From R to RDF

From tidy data to RDF triples

This vignette demonstrates how to convert tidy R datasets into semantically enriched RDF triple structures, using the dataset and rdflib packages. These packages help you annotate variables with machine-readable concepts, units, and links to controlled vocabularies.

We’ll start with a small example of a tidy dataset representing countries (geo) with unique identifiers (rowid) and then show how to transform the dataset into RDF triples using standard vocabularies.

library(dataset)
library(rdflib)
data("gdp")

Creating a minimal semantically defined dataset

small_geo <- dataset_df(
  geo = defined(
    gdp$geo[1:3],
    label = "Geopolitical entity",
    concept = "http://purl.org/linked-data/sdmx/2009/dimension#refArea",
    namespace = "https://www.geonames.org/countries/$1/"
  ),
  identifier = c(
    obs = "https://dataset.dataobservatory.eu/examples/dataset.html#"
  )
)

★ ★ ★ ★ ★

TASKS TO CARRY OUT -
1. Summarize the vignette in two sentences.
2. In the vignette, what label is assigned to the geo variable?
Rely on the vignette alone.

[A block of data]
★ ★ ★ ★ ★

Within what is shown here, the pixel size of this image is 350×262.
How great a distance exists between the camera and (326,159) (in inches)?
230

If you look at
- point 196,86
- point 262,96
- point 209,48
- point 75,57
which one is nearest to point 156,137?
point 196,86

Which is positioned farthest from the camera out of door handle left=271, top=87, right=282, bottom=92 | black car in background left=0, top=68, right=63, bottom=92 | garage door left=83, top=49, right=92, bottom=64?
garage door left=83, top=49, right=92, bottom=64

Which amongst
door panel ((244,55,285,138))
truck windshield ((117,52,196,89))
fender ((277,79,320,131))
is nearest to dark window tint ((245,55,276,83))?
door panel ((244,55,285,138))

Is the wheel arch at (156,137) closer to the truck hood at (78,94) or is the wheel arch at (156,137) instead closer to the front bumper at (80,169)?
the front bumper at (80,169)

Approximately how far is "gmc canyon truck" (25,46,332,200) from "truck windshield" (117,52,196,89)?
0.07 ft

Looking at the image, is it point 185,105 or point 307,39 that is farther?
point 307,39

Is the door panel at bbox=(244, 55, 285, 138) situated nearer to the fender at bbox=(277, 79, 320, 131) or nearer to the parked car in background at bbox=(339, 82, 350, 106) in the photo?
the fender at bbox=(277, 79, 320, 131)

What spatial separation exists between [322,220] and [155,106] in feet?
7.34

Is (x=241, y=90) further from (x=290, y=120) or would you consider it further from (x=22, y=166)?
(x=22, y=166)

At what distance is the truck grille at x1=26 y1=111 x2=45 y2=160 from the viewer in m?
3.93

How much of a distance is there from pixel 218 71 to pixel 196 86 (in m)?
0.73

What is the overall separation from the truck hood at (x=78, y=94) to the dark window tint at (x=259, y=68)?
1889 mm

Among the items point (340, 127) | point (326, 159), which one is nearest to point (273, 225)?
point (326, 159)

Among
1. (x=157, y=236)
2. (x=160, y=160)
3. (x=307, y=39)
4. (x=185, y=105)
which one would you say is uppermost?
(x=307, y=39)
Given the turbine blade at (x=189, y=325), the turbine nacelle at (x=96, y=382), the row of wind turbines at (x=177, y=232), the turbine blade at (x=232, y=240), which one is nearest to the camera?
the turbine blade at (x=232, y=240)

★ ★ ★ ★ ★

SOLUTIONS TO EACH TASK -
1. The vignette shows how to convert tidy R datasets into semantically enriched RDF triple structures with the dataset and rdflib packages, which annotate variables with machine-readable concepts, units, and links to controlled vocabularies. It begins with a small tidy dataset of countries (geo) with unique identifiers (rowid) and then transforms it into RDF triples using standard vocabularies.

2. "Geopolitical entity"